This means you need to do your research. Compare offers to find the right type, terms and charges for you. Remember that interest rates don’t always tell you the true cost of credit – you should also think about things like penalty fees, Annual Percentage Rate (APR) and how the interest is calculated.
What is ‘bad’ debt?
Bad debt doesn’t pay for itself
Bad debt drains your wealth and leaves you worse off. This often happens if you use debt for an impulse buy or a luxury item – especially something that loses value quickly. For example, the average car loses 60% of its value in the first three years. If you need the car to earn a living, then a loan may be sensible. But if you don’t need the car – or you buy a more expensive car than you need to – then debt is usually a bad idea.
Bad debt wastes your money
Expensive debt is often bad debt, even if you can afford to make the repayments. If you haven’t looked for the best deal, you may be throwing money down the drain – money you could be using to buy nice things, reach your savings goals or invest.
Bad debt is unaffordable
Bad debt can force you to live on a shoestring budget, which isn’t good for financial security or your wellbeing. And being unable to repay debt can lead to serious problems such as:
More debt. Compound interest can make your debt grow by itself – and the longer you’re in debt, the faster it will grow. If you miss minimum repayments you may be charged penalty fines, which can also add to your debt. Finally, bad debt can use up money you need for bills, which can put you in debt with other companies.
A defaulted account. This means the lender closes your account and can take legal action to get their money back. They may take your home or car if your debt is secured against these possessions.
A lower credit score. Missing payments or defaulting on your account can damage your credit score. This can make it harder to get accepted for credit in the future – even for things like mobile phone contracts and energy tariffs.
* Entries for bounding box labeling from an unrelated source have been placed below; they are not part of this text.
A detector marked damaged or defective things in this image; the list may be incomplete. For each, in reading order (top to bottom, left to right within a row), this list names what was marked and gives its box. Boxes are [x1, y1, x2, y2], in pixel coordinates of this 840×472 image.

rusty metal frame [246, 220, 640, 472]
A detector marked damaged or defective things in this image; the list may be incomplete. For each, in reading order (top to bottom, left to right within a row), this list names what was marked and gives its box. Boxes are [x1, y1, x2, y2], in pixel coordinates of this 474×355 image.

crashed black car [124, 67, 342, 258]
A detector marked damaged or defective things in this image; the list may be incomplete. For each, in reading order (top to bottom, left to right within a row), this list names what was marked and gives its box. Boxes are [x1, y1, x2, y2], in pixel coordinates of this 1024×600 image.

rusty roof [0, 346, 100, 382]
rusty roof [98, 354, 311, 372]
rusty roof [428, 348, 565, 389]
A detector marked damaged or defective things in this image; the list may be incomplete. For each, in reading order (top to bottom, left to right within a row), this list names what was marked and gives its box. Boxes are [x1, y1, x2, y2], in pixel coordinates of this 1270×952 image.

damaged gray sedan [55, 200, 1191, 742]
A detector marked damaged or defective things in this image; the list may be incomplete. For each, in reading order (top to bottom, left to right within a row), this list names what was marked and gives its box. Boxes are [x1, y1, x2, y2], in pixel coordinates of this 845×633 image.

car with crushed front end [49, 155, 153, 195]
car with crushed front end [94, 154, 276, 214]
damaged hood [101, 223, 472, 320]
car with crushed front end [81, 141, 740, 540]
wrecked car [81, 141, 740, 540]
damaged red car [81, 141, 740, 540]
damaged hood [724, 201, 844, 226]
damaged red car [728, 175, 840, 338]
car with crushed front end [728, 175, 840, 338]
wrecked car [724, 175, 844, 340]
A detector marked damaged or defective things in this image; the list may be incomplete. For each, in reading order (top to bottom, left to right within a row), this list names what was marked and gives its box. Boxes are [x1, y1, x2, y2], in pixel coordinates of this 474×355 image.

6 questions to ask yourself before getting into debt
Ask yourself the following questions before taking out debt. If you answer ‘no’ to any of them, it’s probably not a good idea to get into debt:
- Have you compared credit to find the best offer for you?
- Are you sure you can comfortably meet the repayments?
- Is there a chance your interest rate could rise? If so, could you still meet the repayments?
- Do you understand the risks involved? And are you willing and able to accept them?
- Do you have a clear, specific reason for borrowing money?
- Will borrowing the money improve your financial situation in the long run?